▶ **What to produce**:
The line with "storia del logo GoPro" marks the first line to copy, and the line with "Översiktsbild inomhusbetjänad transformatorstation" marks the last. Transcribe that stretch of the data below exactly, without pictures.
----- Records for this task -----
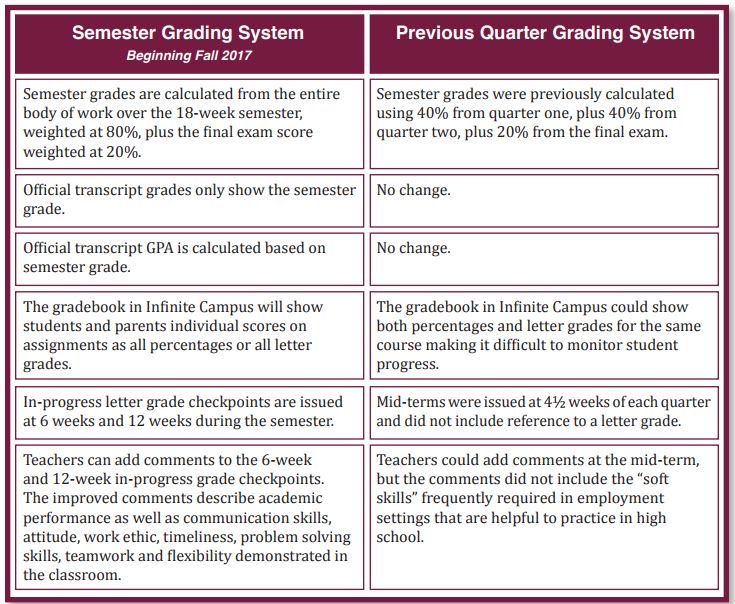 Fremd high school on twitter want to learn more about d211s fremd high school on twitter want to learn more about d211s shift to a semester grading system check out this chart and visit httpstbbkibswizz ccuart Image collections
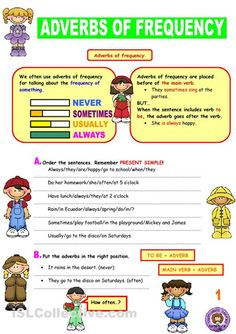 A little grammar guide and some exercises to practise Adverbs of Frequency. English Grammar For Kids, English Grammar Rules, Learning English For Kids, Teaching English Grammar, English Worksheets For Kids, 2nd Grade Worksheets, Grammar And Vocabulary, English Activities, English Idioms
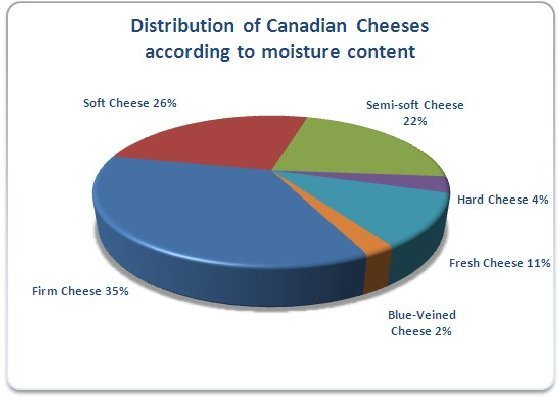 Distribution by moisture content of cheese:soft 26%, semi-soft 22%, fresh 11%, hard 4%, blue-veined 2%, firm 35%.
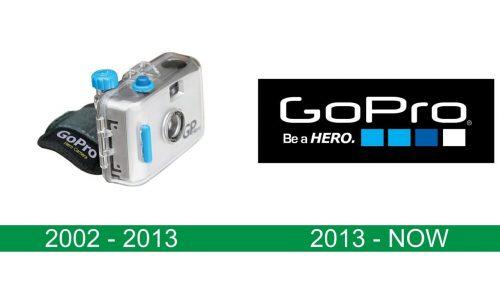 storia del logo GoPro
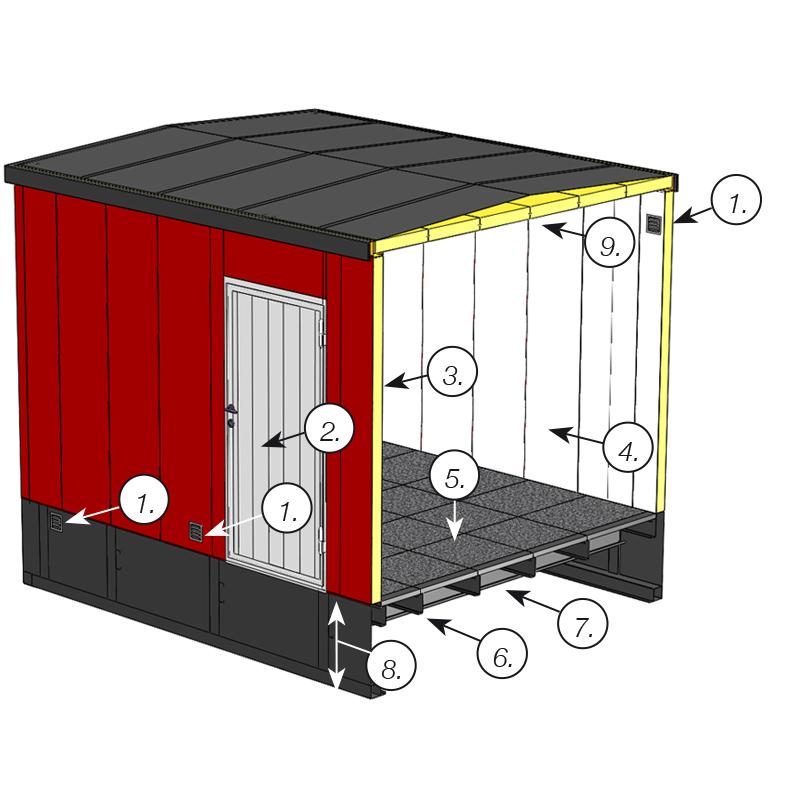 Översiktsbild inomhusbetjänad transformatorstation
-----
----- Records for this task -----
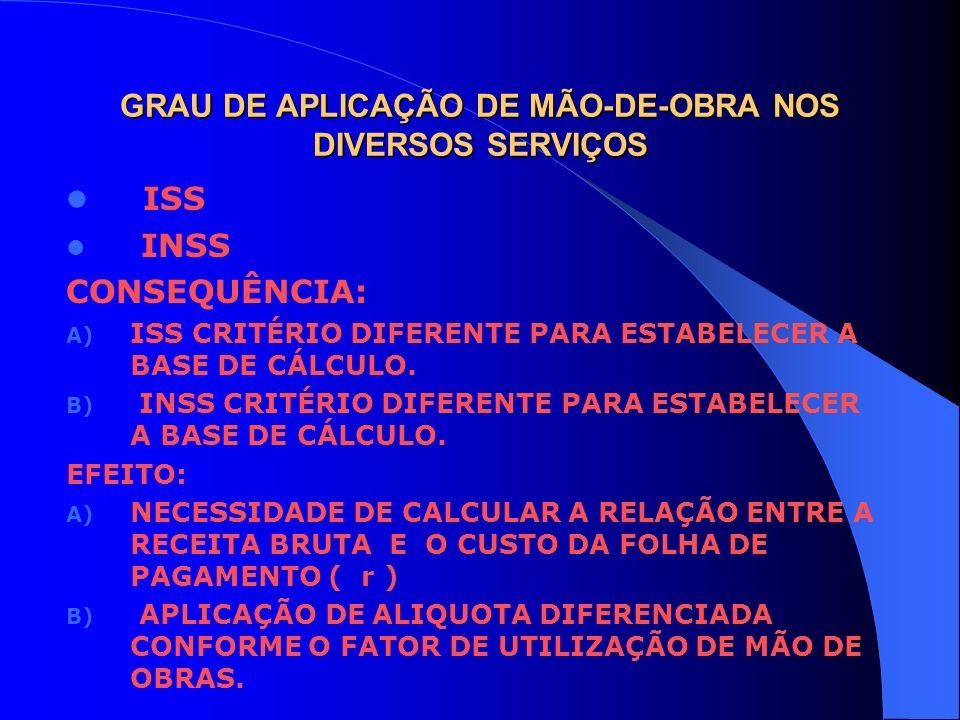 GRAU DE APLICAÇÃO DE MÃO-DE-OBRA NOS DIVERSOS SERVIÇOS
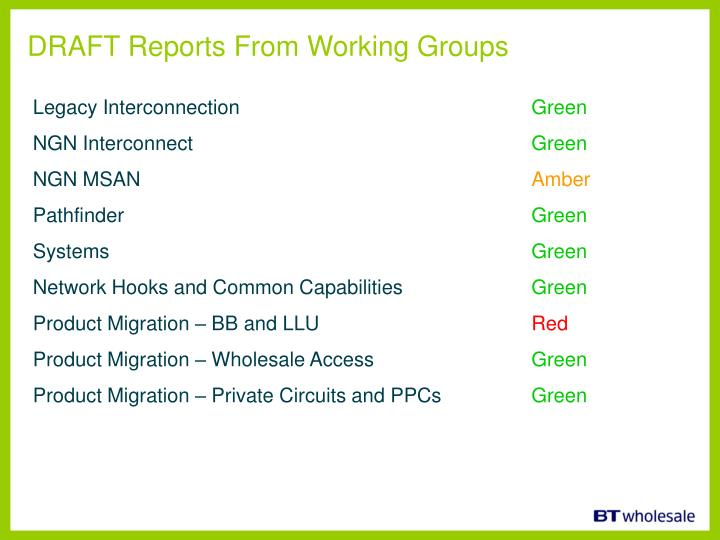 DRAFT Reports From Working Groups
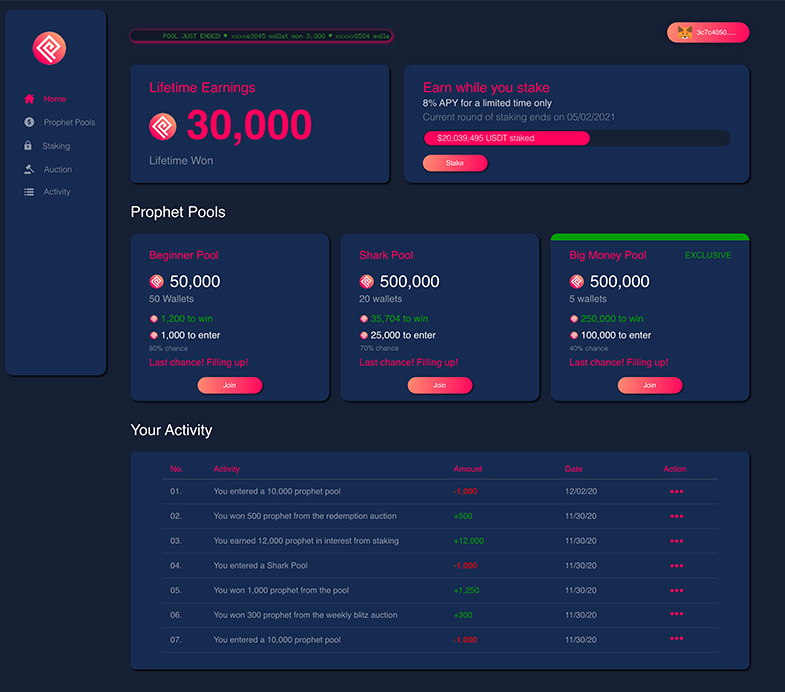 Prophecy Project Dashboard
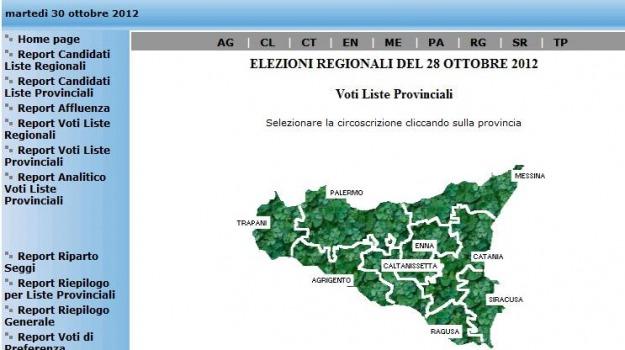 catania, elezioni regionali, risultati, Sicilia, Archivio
-----
▶ **Solution for this task**:
 storia del logo GoPro
 Översiktsbild inomhusbetjänad transformatorstation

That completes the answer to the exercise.